The first training sessions basically consisted of having him step up on fingers and being clicker conditioned. We would just hold or perch him and click and immediately reward with millet. We did this several times a day for the first few days to make him get used to the concept of a clicker. Now we were ready to start some real training.

Clicker Conditioning

We used a chop stick as the target stick, clicker, and millet as the reward. My girlfriend held the target stick and clicker in one hand and millet in the other. We placed the budgie on a perch far away from its cage to keep him focused. She put the target stick in front of Duke just a very short distance away. Also she kept the stick pointed at the bird so only the tip would be visible and the rest of the stick facing back toward us to avoid him beaking the wrong part. He looked at the stick for about 10 seconds and then nipped it really quickly at which point she promptly clicked and gave him some millet.

We tried a few of these and then started holding the stick slightly farther away so that he would have to turn his head or take a step to beak it rather than just bump into it accidentally. In the following video you can see the result of target training a budgie on just the 5th try. We started holding the stick further away and at first he would not make a move toward it. Instead of bringing the stick in closer, we waited it out until he’d make a move for the stick and then reward. This is so the bird doesn’t start to think that waiting the stick out will bring it in closer by itself rather than having to walk over to it. If the bird is unresponsive to the stick from that distance for too long. Take it away and hide it for a little bit and then present it again closer.

Within a few training sessions since we can get him to run anywhere on his perch after the stick and up a person’s arm. Target training is a very easy and useful thing to teach your bird because it helps you show it where to go.

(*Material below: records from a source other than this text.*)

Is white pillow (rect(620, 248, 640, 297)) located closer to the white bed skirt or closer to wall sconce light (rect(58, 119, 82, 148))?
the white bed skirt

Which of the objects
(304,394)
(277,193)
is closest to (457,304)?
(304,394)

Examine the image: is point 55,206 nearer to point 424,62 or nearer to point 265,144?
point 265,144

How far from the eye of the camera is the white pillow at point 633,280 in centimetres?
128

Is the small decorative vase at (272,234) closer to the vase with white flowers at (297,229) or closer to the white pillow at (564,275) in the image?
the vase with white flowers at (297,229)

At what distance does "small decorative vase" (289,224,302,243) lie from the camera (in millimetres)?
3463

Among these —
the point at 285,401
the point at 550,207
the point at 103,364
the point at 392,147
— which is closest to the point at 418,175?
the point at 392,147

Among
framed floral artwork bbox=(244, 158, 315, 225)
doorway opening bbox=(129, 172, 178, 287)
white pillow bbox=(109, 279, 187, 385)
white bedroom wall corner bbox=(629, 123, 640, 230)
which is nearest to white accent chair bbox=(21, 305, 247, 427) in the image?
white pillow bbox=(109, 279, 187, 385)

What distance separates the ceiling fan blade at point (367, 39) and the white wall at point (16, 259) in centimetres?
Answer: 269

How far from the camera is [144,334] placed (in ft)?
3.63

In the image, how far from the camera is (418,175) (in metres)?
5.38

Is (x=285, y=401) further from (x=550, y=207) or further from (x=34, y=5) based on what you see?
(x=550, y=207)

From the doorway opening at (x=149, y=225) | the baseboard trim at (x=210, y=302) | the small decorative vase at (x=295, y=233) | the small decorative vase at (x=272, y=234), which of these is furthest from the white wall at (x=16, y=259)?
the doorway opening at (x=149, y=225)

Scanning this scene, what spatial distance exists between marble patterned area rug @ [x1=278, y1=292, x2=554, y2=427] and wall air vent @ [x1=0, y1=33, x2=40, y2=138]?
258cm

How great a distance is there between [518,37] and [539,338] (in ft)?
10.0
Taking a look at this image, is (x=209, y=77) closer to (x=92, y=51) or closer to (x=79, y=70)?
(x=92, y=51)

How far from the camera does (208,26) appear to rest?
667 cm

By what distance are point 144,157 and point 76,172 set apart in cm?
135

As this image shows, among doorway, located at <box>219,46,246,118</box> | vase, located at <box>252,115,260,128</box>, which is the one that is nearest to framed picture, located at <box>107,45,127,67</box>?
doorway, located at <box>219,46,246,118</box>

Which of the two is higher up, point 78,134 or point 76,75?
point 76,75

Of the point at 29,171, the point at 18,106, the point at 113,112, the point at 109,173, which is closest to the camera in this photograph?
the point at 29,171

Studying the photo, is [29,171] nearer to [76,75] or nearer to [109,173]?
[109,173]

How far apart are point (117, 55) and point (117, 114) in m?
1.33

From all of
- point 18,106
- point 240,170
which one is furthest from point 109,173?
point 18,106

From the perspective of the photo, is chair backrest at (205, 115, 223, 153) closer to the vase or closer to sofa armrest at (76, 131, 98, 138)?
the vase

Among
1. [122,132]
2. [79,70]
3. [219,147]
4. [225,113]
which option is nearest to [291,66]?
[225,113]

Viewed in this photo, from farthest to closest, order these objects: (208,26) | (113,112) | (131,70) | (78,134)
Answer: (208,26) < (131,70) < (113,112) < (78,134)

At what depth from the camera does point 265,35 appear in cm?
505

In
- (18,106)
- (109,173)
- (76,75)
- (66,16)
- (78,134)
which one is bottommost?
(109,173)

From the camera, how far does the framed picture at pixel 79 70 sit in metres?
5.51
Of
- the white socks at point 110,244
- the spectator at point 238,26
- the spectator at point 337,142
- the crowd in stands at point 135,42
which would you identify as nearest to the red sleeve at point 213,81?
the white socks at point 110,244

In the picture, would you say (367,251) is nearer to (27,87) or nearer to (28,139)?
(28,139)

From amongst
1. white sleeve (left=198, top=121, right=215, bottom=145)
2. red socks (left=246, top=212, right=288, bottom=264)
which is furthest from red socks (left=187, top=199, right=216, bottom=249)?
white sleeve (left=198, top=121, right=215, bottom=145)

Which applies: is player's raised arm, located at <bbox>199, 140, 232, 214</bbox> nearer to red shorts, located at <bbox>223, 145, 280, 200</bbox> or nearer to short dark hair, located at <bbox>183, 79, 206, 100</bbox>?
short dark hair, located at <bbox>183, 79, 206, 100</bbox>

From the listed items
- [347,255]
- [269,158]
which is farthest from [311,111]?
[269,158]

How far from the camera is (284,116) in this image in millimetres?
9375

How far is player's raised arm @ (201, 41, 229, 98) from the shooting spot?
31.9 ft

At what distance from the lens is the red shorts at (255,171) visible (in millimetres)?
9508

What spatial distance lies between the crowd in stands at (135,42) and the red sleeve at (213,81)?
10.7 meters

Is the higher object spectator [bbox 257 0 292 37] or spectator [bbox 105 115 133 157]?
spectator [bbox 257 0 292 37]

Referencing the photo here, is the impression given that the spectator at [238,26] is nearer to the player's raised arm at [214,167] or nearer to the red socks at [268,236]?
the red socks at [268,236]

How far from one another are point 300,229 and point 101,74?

I was once trying to show my Senegal Parrot to a man who was eager to hold the bird but she would try to bite his hand when he brought it near. I told him to stop and just place his hand near her perch and I held my target stick over his hand. My parrot walked right up onto his hand after the stick and he was absolutely amazed at how I used my magic wand to get the bird to come on without biting.

A few useful tips on target training your bird:

  • Get your bird when it is hungry by taking the food out of its cage for a while. It will try harder and learn quicker.
  • Try to do target training outside of and away from cage if possible
  • In the beginning hold the target stick so that the bird cannot touch any part but the tip. You don’t want it develop a bad habit of touching anywhere but the tip.
  • Start targeting close and then work your way out as far as bird seems responsive.
  • Do not get into a pattern of targeting the bird into the same place or direction every time or it might learn a dance routing rather than targeting.
  • Be patient and let the bird come to the stick rather than bringing the stick in toward the bird once positioned. The bird can only learn by experimenting and that does including failing as well.

I will keep you posted on the progress we are making with training Duke and any advice folks with parakeets can use.